## AUSGANGSTEXT
--*--
Stoya: Wenn einer Scheiß baut, ist es akzeptiert. Wenn einer Sachen durch die Gegend schmeißt, ist es akzeptiert, wenn einer es auf diese Art und Weise macht (zeigt dabei auf Maik), ist es nicht akzeptiert. Ich denke, das mag auch in Maiks Geschichte begründet sein, daß er oft eine Art und Weise an den Tag legt wo er oft ganz viel negative Aufmerksamkeit auf sich zieht. Wenn ich mir das so angucke, was hier in der Klasse gelaufen ist, der ist hier rein gekommen und hat sich gleich komplett geoutet. (...)
Florian: Warum sucht der sich nicht eine Schule, wo mehr wie ihn gibt? Ja, ganz ehrlich. Vielleicht ham die dann da das zu sagen, wo mehr Schwule drauf sind.
Stoya: Findest du das eine Lösung?
Florian: Ja das ist eine Lösung, dann wird er da nicht unterdrückt wie hier. Egal was er hier macht. Er hat so angefangen, es wird so enden, er ist selber schuld daran.
--*--
## ANGEZEIGTE ZEILEN
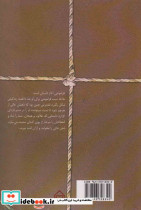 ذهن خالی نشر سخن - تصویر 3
--*--
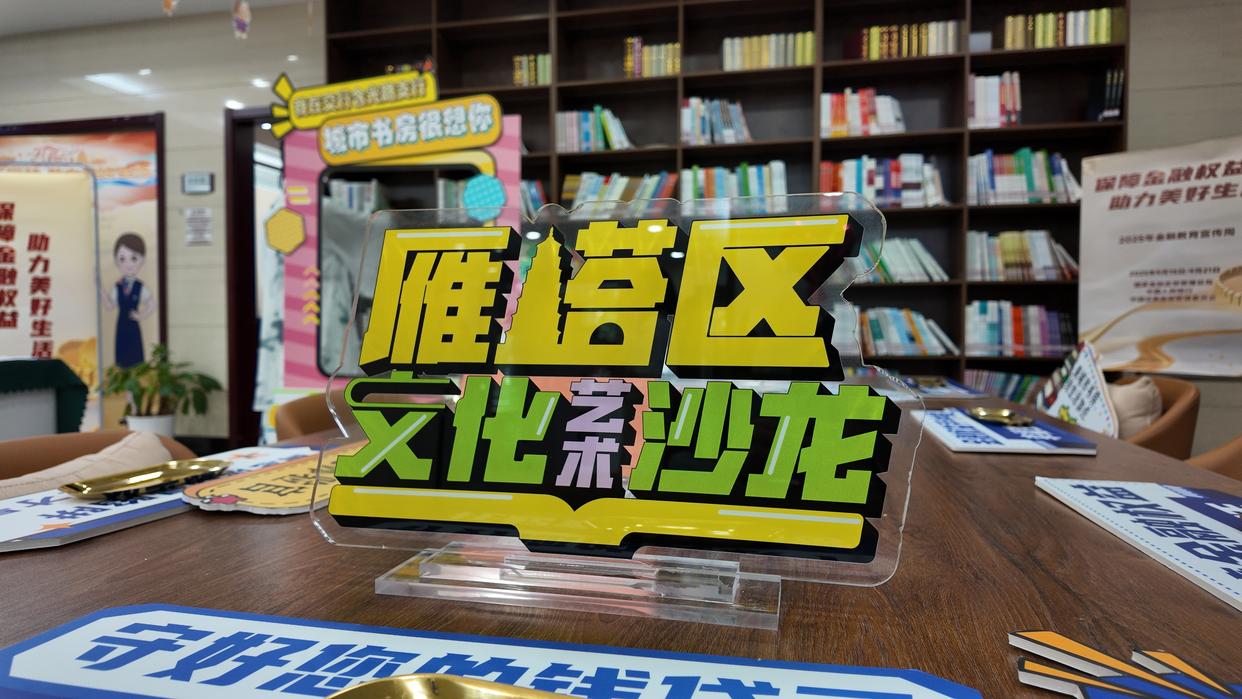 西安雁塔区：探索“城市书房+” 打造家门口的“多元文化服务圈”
--*--
## VERSTÄNDNIS PRÜFEN
1. Schreibe aus dem Gesprächsausschnitt die Stelle zwischen „Stoya: Findest du“ und „selber schuld daran.“ einschließlich dieser Worte genau ab.
2. Erkläre in ein bis drei Sätzen anhand des Gesprächsausschnitts, worin Stoya einen möglichen Grund dafür sieht, dass Maik oft viel negative Aufmerksamkeit auf sich zieht.

## LÖSUNGEN
1.
Stoya: Findest du das eine Lösung?
Florian: Ja das ist eine Lösung, dann wird er da nicht unterdrückt wie hier. Egal was er hier macht. Er hat so angefangen, es wird so enden, er ist selber schuld daran.

2. Stoya vermutet, dass dies auch in Maiks Geschichte begründet sein mag. Daraus erklärt Stoya, dass Maik oft auf eine Art und Weise auftritt, mit der er viel negative Aufmerksamkeit auf sich zieht.